Dans le Jura, toute l’activité de nos militants n’était pas absorbée par la lutte contre le Conseil général. On a vu qu’en avril une grève des ouvriers graveurs et guillocheurs, à la Chaux-de-Fonds, avait été énergiquement soutenue par les membres de la Fédération jurassienne. En même temps, un mouvement ouvrier fort remarquable se dessinait au Val de Saint-Imier : à la suite de la constitution d’une Ligue des patrons horlogers, à laquelle avaient adhéré deux cent vingt-neuf fabricants (Bulletin, no 6), une assemblée populaire réunie à Saint-Imier le 7 avril 1872 décida la création d’une Fédération ouvrière (Bulletin, no 9) ; les comités des diverses associations corporatives du Vallon élaborèrent en commun un projet de statuts, auquel adhérèrent successivement les sociétés des repasseurs et remonteurs, des graveurs et guillocheurs, des peintres et émailleurs, des monteurs de boîtes, des faiseurs de ressorts ; et une correspondance en date du 27 juillet, publiée dans le n° 15-16 du Bulletin (15 août-1er septembre), annonça que « la constitution de la Fédération ouvrière du Val de Saint-lmier était un fait accompli ».

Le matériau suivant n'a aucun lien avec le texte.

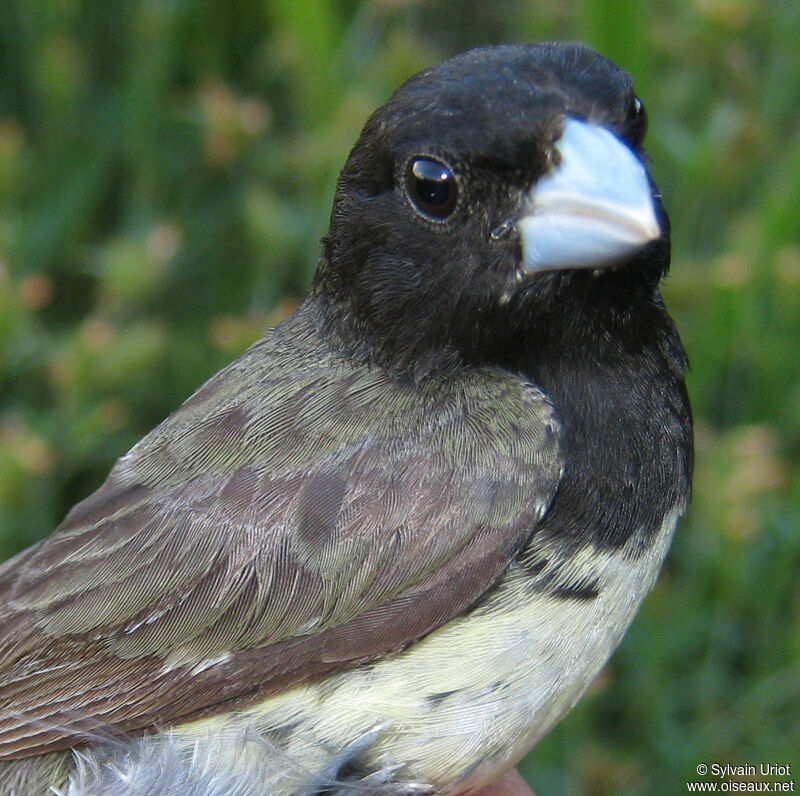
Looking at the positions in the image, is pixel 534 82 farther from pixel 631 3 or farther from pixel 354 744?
pixel 631 3

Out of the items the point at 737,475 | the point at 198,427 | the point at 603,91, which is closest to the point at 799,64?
the point at 737,475

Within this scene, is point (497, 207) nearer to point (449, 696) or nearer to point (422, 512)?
point (422, 512)

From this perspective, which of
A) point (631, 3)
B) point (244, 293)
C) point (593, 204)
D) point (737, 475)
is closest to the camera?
point (593, 204)

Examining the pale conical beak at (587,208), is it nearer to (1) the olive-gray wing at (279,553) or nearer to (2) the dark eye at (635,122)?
(2) the dark eye at (635,122)

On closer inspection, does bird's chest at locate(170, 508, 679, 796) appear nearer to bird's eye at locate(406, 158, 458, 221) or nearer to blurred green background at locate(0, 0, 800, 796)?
bird's eye at locate(406, 158, 458, 221)

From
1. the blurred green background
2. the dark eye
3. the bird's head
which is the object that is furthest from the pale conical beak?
the blurred green background

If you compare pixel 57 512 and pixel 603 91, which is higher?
pixel 603 91

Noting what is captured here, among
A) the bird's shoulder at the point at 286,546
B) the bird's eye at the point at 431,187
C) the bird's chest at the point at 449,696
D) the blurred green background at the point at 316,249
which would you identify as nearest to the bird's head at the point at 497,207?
the bird's eye at the point at 431,187
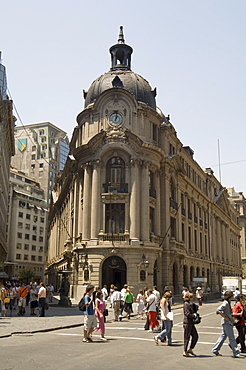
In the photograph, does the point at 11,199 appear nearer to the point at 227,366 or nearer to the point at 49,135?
the point at 49,135

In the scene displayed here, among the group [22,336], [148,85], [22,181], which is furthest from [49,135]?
[22,336]

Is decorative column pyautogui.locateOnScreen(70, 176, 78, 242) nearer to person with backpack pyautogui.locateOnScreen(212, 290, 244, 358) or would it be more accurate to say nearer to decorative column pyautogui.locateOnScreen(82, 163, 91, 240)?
decorative column pyautogui.locateOnScreen(82, 163, 91, 240)

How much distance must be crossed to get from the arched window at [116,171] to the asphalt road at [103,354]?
976 inches

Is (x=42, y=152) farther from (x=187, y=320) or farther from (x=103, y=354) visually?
(x=187, y=320)

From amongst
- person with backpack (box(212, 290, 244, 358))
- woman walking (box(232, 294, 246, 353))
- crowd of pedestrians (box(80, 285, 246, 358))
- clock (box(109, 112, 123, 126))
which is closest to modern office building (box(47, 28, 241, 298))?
clock (box(109, 112, 123, 126))

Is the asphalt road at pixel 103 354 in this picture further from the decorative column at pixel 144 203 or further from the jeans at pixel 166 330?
the decorative column at pixel 144 203

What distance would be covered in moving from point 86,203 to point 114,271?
693 centimetres

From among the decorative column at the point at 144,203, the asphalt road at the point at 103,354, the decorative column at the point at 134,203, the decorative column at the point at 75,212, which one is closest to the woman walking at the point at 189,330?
the asphalt road at the point at 103,354

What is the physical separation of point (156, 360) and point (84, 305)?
4061mm

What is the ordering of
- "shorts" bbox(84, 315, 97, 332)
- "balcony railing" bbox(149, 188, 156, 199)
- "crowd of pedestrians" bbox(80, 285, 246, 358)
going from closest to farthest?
"crowd of pedestrians" bbox(80, 285, 246, 358) < "shorts" bbox(84, 315, 97, 332) < "balcony railing" bbox(149, 188, 156, 199)

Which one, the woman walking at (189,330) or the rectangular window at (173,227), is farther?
the rectangular window at (173,227)

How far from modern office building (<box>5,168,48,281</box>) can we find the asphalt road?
8183cm

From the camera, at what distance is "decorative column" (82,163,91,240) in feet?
131

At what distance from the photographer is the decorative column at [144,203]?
130ft
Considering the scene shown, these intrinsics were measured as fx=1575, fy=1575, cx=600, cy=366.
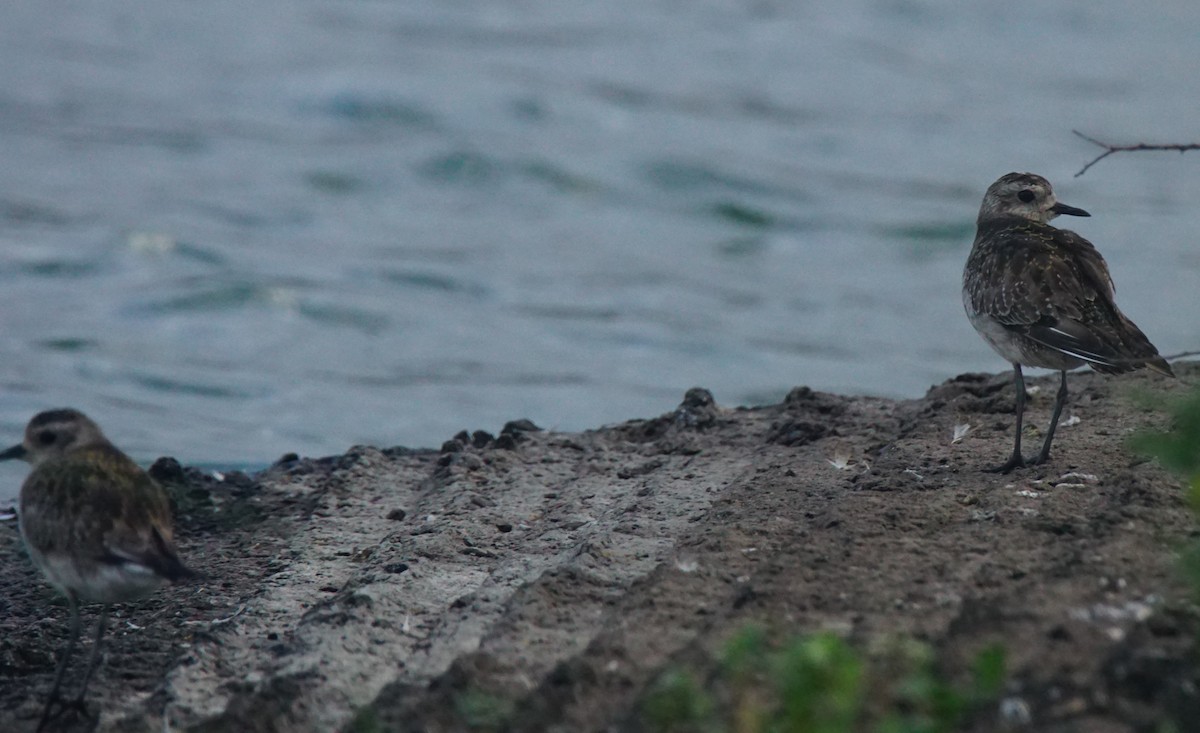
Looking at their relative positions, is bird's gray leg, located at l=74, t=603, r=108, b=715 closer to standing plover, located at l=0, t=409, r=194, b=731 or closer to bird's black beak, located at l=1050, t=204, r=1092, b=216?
standing plover, located at l=0, t=409, r=194, b=731

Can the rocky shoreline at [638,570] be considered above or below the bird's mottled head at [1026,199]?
→ below

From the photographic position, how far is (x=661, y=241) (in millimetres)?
18922

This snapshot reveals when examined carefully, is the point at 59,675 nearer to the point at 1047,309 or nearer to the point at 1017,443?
the point at 1017,443

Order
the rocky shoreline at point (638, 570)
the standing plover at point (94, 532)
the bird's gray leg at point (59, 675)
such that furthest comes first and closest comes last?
the standing plover at point (94, 532)
the bird's gray leg at point (59, 675)
the rocky shoreline at point (638, 570)

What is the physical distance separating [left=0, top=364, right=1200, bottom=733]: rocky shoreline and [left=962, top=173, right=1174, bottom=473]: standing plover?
46 centimetres

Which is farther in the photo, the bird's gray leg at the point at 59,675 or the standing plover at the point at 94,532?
the standing plover at the point at 94,532

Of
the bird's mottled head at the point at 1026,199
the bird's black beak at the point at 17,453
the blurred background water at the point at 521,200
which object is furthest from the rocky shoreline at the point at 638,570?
the blurred background water at the point at 521,200

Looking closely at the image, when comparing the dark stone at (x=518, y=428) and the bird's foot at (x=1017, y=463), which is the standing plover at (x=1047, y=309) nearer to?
the bird's foot at (x=1017, y=463)

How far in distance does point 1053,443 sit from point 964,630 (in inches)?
110

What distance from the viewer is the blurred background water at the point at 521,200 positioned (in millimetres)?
13875

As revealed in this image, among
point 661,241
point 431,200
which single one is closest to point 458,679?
point 661,241

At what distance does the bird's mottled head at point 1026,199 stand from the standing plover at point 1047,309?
1.23ft

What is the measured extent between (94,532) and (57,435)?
85cm

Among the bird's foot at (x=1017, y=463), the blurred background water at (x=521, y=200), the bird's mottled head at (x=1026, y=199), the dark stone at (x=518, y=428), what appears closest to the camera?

Il avait été décidé, le 19 mai, qu’un Congrès de la Fédération jurassienne serait tenu quelques jours avant l’ouverture du Congrès général. Ce Congrès se réunit le dimanche 18 août, à la Chaux-de-Fonds, à l’hôtel de l’Ours ; il se composait de délégués des Sections de Genève, de Bienne, de Zürich[2], de Porrentruy, de Saint-Imier, de Sonvillier, de la Chaux-de-Fonds, du Locle, de Neuchâtel, des graveurs et guillocheurs du district de Courtelary, des graveurs et guillocheurs du Locle[3]. Un nombre assez considérable d’adhérents à la Fédération jurassienne assistèrent toute la journée aux travaux du Congrès. Il était venu en particulier de Zurich plusieurs étudiants et étudiantes russes et serbes ; je me rappelle que dans le nombre il y avait Sophie Bardine[4]. Bakounine, qui était délégué de je ne sais plus quelle Section, les avait accompagnés.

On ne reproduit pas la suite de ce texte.